Hubble revealed that at least three of the habitable-zone exoplanets do not seem to exhibit puffy, hydrogen-rich atmospheres similar to gaseous planets such as Neptune. This means the atmospheres may be more shallow and rich in heavier gases like those found in Earth’s atmosphere, such as carbon dioxide, methane and oxygen.

Sensing minuscule modifications to a star’s light is very difficult from the ground, where our planet’s atmosphere makes stars appear blurry. (It’s why stars appear to twinkle.) The crisp vision afforded by Hubble’s position above Earth’s atmosphere, along with its ability to accurately point at an object for long periods of time give the telescope a better chance to see minute details in the light of a star so far away.

As we try to study smaller and smaller planets, infrared telescopes, such as the James Webb Telescope, will complement Hubble’s observations and improve the precision of atmospheric studies. If life does exist among the stars, the atmospheric observations made by powerful future telescopes could be how we find it.

What Does Hubble Tell Us About Exoplanets?

Exoplanets have always been — and still are — difficult to find. Seeing them directly is like looking for a firefly next to a lighthouse from a mile away. Astronomers have had to devise clever and highly precise techniques to uncover exoplanets.

Using Hubble, astronomers have inferred the possible existence of exoplanets around several other stars with disks, including TW Hydrae, HD 141569, and Beta Pictoris.
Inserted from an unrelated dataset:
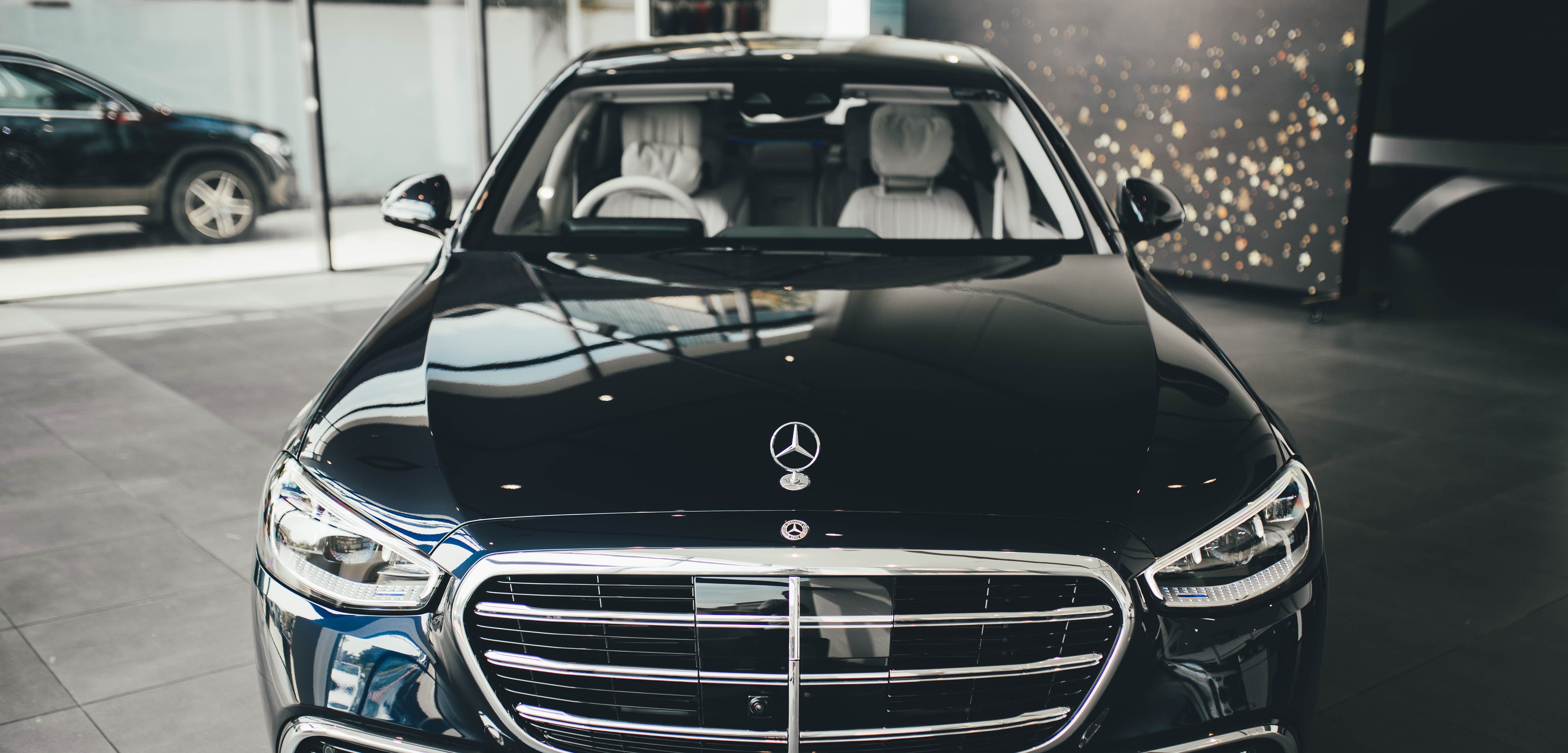 Mercedes-Benz S-Class in the showroom, front view with grille and star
Hubble continues to make significant contributions to the search for and study of planets around other stars. Its longevity, stability and instrumental sensitivity make it a unique asset in the quest for understanding alien worlds.

How Do Exoplanets Form?

Direct visual evidence shows that planets form from circumstellar disks of gas and dust around young stars. These disks, also known as protoplanetary disks, are difficult to observe, as they surround a star that is typically 100,000 times brighter than the disk. Hubble’s exquisite resolution and sensitivity, as well as its high-contrast imaging — in which the overwhelming light from the star is blocked — have provided numerous observations of these disks. Though the disks only reflect visible light from the star, they glow in infrared light, which Hubble can also detect.

Astronomers are using both old and new Hubble observations to discover disks forming around other stars.
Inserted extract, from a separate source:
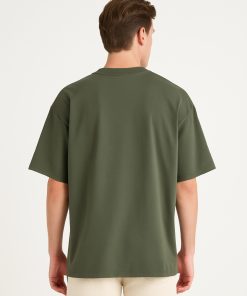 Modelo de espaldas vistiendo camiseta oversized verde sin diseño.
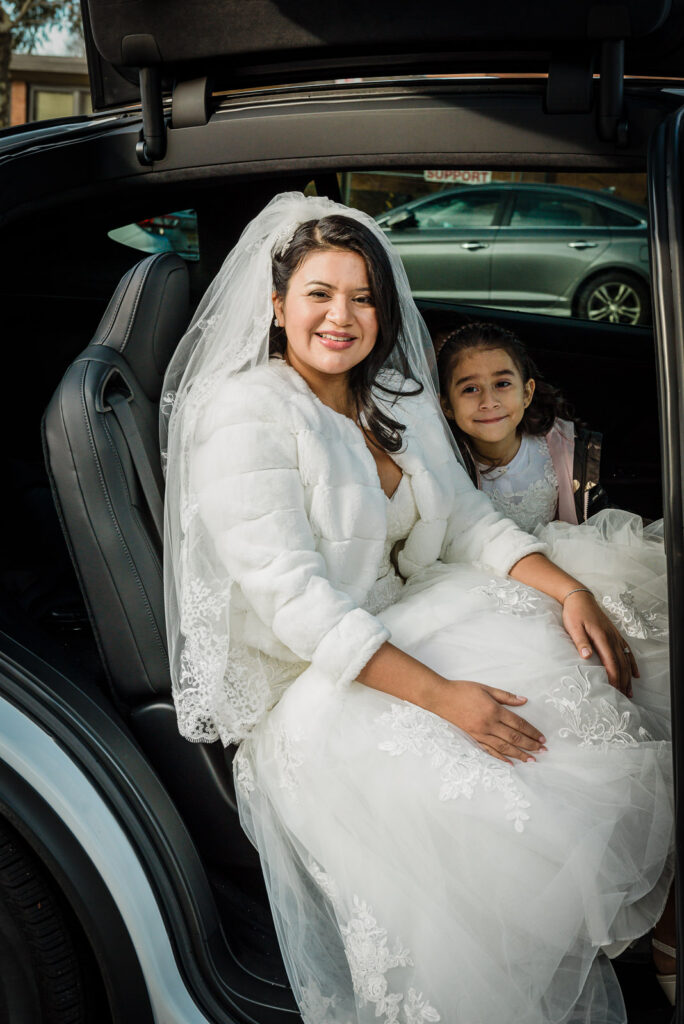 Bride with flower girl in limo before ceremony photographed by Alex Kaplan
• Finding Disks in Archived Data: By applying new image-processing techniques, astronomers have been able to tease out images of disks previously hidden in Hubble infrared data taken years ago. Such discoveries underscore the importance of archiving astronomical observations for future astronomers.
• New Survey of Disks: Astronomers have completed large visible-light imaging surveys of dusty disks around other stars. These disks, likely created by collisions between leftover objects from planet formation, were imaged around stars as young as 10 million years old and as mature as more than 1 billion years old.

These dust-disk searches reveal surprising characteristics of planet-forming disks, and no two look the same. These are not uniform flat disks; they are three-dimensional shapes with many smaller complex features. For instance, features in one ring-like system resemble a huge spray of debris from the recent collision of two objects.
 

This small sample shows marked diversity. Because planets form within these disks, the shapes of the disks should reflect the architectures of the forming planetary systems. The Hubble results are consistent with exoplanet observations, where planets are found arranged in orbits that are very different than those seen in our solar system.

These disk surveys also yield insight into how our solar system formed and developed. In particular, a suspected planet collision may be similar to how the Earth-Moon system or the Pluto-Charon system formed over 4 billion years ago. In those cases, collisions between planet-sized bodies cast debris that then coalesced into companion moons.

With the launch of the James Webb Space Telescope, disk systems like these are being observed in more detail in the infrared, potentially revealing evidence of newly formed planets.